Like them or not, the UAW is trying to keep the middle class alive. If the middle class continues to deteriorate, so does the 70% of GDP of our economy the represent.
Its as clear as that!
October 1st, 2019 at 8:18 am
26 I totally agree with your point and glad the UAW is fighting for workers that are not even union members. I can understand GM having these temp workers to fill the gap as the industry fluctuates a lot. Rather than hire a bunch of people to lay them off in a year or so the temp workers make sense. However those workers should be paid a closer wage to the union workers to prevent GM from just having a bunch of temps on the floor for years and years basically replacing a union worker with a lower paying temp that stays for years. If the job is needed then hire someone.
October 1st, 2019 at 10:38 am
26, 27
I cannot believe this. Especially after what happened in 2008.
Can anybody tell me why, under these circumstances, I would want to own even a SINGLE Share in GM?
Can you explain to me why GM went broke in 2008 and Toyota did not?

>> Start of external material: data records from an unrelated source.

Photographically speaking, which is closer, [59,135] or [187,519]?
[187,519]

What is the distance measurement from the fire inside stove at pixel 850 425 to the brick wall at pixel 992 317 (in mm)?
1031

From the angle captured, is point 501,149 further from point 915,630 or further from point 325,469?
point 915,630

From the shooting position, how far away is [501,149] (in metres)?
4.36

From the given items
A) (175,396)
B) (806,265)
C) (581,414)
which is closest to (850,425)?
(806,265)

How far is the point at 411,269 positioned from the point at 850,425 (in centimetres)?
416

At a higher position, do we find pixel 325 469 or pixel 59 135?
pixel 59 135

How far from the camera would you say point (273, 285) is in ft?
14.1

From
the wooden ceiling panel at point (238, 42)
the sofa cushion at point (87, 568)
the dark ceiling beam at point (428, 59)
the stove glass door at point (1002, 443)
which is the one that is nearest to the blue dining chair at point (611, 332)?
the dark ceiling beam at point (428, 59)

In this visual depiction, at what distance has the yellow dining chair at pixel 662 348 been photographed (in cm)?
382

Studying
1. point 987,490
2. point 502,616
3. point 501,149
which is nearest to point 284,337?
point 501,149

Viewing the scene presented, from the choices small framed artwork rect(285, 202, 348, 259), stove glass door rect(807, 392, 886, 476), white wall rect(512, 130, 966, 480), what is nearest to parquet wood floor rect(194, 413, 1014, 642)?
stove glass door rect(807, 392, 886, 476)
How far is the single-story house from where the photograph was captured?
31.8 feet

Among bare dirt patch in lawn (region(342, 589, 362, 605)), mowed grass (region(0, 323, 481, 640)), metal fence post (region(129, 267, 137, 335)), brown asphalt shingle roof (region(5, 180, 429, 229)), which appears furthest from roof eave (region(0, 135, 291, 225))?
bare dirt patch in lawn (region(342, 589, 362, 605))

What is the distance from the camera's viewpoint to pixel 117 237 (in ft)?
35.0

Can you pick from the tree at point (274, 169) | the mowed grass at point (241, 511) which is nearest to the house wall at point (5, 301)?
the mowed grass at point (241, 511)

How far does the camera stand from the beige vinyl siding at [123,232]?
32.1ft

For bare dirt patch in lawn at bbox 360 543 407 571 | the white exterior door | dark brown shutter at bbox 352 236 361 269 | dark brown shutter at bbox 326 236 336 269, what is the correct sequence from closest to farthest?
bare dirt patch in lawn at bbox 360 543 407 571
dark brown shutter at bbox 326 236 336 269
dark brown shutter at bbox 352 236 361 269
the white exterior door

Can you explain to me why the Imports, from Japan for mass market models, and from Germany, for luxury models, beat the US companies and GM in particular, in home games, 40 years in a row?
26 is a good explanation to all my questions.
If GM (and Ford and FCA) go broke again (and the way things are going, it very likely will, soon), will the US Taxpayer bail them out again, even though Major suppliers, through no fault of their own, also went broke and Nobody bailed them out?
There is NO HOPE in this industry, with this mentality. (there has been none in 50 years, but now it is obvious)
October 1st, 2019 at 10:44 am
https://www.youtube.com/watch?v=xnoaWO3KDIA
The world’s most perfect parade. I will have to miss it by a month.
October 1st, 2019 at 11:36 am
29 That must have taken some serious practice.
October 1st, 2019 at 12:21 pm
30 for sure. The Chinese are also naturally more flexible, better acrobats, and have better body control than westerners, so that helps too.